For this discussion, “subject” refers to the item to operate on and “pattern” refers to the regular expression.

  • The subject is typically a variable column, while the pattern is typically a constant, but this is not required; every argument to a regular expression function can be either a constant or variable.

  • Patterns support the full POSIX Extended Regular Expression (ERE) syntax. For details, see POSIX basic and extended.

  • Patterns additionally support the following Perl backslash-sequences:

    \d, \s, \w, \D, \S, \W, \b, \B

    For details, see Character classes or Backslash sequences.

  • By default, the POSIX wildcard character . (in the function pattern) does not include newline characters \n (in the function subject) as matches. To also match newline characters, either replace . with (.|\n) in the pattern argument, or use the s parameter in the parameters argument (described below).

  • All the regular expression functions support Unicode. A single Unicode character always counts as one character (i.e. the POSIX meta-character . will match exactly one Unicode character), regardless of the byte-length of the corresponding binary representation of that character. Also, for functions that take or return subject offsets, a single Unicode character counts as 1.

Parameters Argument

All regular expression functions support an optional parameters argument as the very last input. The parameters argument is a VARCHAR string that specializes the matching behavior of the regular expression function. The following parameters are supported:

Parameter Effect
c Case-sensitive matching.
i Case-insensitive matching.
m Multi-line mode, i.e. treats the meta-characters ^ and $ as the beginning and end of any line of the subject. By default, ^ and $ mark the beginning and end of the entire subject.
e Extract sub-matches.
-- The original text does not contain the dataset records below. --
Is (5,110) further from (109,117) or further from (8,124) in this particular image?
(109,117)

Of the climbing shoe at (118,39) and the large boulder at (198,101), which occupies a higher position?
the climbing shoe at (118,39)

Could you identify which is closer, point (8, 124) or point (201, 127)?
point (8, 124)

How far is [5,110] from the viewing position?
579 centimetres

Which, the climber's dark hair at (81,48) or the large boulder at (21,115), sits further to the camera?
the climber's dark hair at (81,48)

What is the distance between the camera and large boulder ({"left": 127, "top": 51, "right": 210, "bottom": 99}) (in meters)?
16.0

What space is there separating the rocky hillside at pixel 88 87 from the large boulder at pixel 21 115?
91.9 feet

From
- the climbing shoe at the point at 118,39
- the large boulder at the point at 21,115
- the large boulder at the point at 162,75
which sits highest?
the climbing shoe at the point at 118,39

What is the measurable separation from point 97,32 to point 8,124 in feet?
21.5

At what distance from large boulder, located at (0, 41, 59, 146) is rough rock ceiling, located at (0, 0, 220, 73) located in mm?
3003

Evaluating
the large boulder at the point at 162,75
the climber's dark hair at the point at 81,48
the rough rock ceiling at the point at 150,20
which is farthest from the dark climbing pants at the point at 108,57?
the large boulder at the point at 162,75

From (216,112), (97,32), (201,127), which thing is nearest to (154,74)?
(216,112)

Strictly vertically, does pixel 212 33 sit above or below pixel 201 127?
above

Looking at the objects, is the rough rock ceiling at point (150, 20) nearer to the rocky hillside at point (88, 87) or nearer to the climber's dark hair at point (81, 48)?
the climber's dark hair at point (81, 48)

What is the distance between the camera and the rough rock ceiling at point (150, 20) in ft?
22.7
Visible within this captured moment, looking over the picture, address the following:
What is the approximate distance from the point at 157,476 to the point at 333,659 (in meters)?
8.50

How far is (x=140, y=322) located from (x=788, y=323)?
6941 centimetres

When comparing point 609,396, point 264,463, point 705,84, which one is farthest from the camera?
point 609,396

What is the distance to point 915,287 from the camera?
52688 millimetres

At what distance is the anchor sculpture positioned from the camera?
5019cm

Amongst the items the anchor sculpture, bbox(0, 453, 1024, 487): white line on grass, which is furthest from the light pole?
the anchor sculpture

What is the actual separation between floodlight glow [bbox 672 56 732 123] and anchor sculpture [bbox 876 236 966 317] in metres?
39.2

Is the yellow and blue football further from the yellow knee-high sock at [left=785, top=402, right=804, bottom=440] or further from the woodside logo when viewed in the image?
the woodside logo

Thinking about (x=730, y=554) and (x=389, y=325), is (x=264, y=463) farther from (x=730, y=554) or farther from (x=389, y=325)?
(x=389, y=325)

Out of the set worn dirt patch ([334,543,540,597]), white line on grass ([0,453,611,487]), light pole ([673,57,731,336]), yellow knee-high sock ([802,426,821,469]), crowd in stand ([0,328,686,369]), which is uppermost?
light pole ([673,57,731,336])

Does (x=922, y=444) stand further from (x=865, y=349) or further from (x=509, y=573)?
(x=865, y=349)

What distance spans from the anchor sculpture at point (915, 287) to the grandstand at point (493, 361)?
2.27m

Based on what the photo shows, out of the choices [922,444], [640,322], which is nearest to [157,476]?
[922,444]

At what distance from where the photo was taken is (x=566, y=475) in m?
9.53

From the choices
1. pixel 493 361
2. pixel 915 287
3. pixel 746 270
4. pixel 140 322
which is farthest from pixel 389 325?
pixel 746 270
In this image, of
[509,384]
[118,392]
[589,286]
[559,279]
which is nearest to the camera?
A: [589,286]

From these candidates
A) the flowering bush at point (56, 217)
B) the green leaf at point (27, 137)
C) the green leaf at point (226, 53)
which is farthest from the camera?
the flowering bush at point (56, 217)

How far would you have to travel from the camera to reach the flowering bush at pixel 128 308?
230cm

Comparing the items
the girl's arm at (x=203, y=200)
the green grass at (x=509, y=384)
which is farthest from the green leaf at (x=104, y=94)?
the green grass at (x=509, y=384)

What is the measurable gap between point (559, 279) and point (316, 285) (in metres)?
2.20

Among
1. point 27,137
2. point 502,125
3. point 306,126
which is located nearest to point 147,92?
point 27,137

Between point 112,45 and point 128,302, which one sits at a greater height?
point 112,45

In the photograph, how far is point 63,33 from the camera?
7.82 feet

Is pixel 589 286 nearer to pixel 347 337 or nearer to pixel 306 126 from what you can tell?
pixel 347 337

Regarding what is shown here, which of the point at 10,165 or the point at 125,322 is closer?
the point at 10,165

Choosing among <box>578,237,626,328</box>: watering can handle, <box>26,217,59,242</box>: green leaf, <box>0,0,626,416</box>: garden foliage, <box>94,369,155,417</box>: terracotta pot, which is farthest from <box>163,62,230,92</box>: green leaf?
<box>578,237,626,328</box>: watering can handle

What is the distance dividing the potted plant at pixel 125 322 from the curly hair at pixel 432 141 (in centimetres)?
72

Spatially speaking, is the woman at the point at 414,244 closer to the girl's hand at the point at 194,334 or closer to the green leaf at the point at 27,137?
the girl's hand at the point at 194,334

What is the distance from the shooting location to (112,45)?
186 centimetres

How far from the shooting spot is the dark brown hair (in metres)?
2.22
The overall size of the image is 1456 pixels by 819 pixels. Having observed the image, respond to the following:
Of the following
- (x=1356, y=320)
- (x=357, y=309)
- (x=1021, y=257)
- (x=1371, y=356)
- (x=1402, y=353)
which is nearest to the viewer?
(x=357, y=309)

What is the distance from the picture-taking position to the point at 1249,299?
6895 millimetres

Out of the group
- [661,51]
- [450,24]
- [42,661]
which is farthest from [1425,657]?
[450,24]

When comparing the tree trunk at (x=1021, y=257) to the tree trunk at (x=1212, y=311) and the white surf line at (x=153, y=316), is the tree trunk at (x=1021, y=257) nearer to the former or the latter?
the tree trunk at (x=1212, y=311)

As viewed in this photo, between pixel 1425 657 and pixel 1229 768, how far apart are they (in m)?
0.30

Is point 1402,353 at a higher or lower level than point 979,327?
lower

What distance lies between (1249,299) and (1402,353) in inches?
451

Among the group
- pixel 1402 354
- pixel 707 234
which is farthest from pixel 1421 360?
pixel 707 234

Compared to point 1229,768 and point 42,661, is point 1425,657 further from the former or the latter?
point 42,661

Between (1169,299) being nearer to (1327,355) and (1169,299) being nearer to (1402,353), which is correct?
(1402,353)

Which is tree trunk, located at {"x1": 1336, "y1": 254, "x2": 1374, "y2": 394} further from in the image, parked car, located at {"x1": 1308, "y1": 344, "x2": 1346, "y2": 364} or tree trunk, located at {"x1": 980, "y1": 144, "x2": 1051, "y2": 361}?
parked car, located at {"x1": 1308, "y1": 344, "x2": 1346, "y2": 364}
Affects the behavior of REGEXP_INSTR and REGEXP_SUBSTR.
s Allow the wildcard character . to match \n (default is False).

The default is c, i.e.:

  • Case-sensitive matching
  • Single-line mode
  • No sub-match extraction, except for REGEXP_REPLACE, which always uses sub-match extraction
  • The . wildcard character does not match \n newline characters

If both the c and i parameters are set, the last one in the parameters string dictates whether the function performs case-sensitive or case-insensitive matching.

Limitations

Snowflake does not support backreferences (known as “squares” in formal language theory) in patterns; however, backreferences in the replacement string of the REGEXP_REPLACE function are supported.

Corner Cases

An empty pattern '' matches nothing, not even an empty subject.

The exception is REGEXP_LIKE, in which the empty pattern matches the empty subject because the pattern is implicitly anchored at both ends, i.e. '' automatically becomes '^$'.

An empty group, i.e. sub-expression (), matches the space in between characters, including the beginning and end of the subject.

Escape Characters and Caveats

As mandated by the POSIX standard, the single backslash character \ is used to escape meta-characters (e.g. \* or \?). The backslash character is also used for so-called backslash-sequences (e.g. \w).

Note that the backslash character is further used to insert control characters into SQL strings (e.g. \n to insert a newline). As a result, to insert a single backslash character into a SQL string literal, the backslash character needs to be escaped, i.e. \\ becomes \.

Additionally, many command line clients, including HenPlus (and consequently sfsql), pre-process user input for control characters. As a result, to insert a single backslash character into a SQL string literal from such a client, the backslash character needs to be double-escaped, i.e. \\\\ becomes \.

For example, to insert the backreference \1 into a replacement string literal of REGEXP_LIKE, you may need to use \\\\1.